_WHAT THIS TASK INVOLVES_
Transcribe everything in the passage on MLGW and the natural gas industry from "These three areas" down to "natural gas prices.".

_GIVEN PASSAGE_
>>

MLGW Meets the Challenges of the Restructured Gas Industry
MLGW's mission is to provide customer-focused, reliable, safe, and cost-effective utility services to the Greater Memphis community. There are continual challenges in trying to meet these goals, and MLGW's strategic plan has three areas of focus to keep the utility on course: (1) customer relationships, (2) core business, and (3) cost-control.
These three areas of focus are evident in MLGW's approach to the changing landscape of the natural gas industry. Since the winter of 2000-2001, a great deal of focus has been placed on the cost of natural gas. As wholesale prices have risen nationwide during the past several years, utilities and customers alike are paying more for natural gas. As a result, the industry as a whole has received a great deal of attention from the media. The Memphis media is no different, and MLGW has worked continually to provide the media and its customers with a great deal of information regarding natural gas prices.
According to MLGW President and CEO Joseph Lee III, "The economic principles of supply and demand are evident in the natural gas industry today. Increased natural gas usage is tightening national supplies, and natural gas is being used more frequently to fuel electric generation facilities. When that demand increases relative to the available supply, it drives up the prices we all must pay."
MLGW Supplies and Facilities
Since the deregulation of the gas industry in 1993, MLGW has purchased its gas requirements on the open market from a variety of producers and marketers. These requirements are delivered through three interstate pipelines: Texas Gas Transmission, Trunkline Gas Company, and ANR, Inc. MLGW also owns and operates two LNG (Liquefied Natural Gas) facilities, which are used to help meet peak day requirements.

<<

_RECORDED INFORMATION_
>>

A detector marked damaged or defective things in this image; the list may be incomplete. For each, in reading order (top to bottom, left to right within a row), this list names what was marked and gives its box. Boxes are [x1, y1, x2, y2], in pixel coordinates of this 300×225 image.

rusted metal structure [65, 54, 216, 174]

<<

_CORRECT RESPONSE_
These three areas of focus are evident in MLGW's approach to the changing landscape of the natural gas industry. Since the winter of 2000-2001, a great deal of focus has been placed on the cost of natural gas. As wholesale prices have risen nationwide during the past several years, utilities and customers alike are paying more for natural gas. As a result, the industry as a whole has received a great deal of attention from the media. The Memphis media is no different, and MLGW has worked continually to provide the media and its customers with a great deal of information regarding natural gas prices.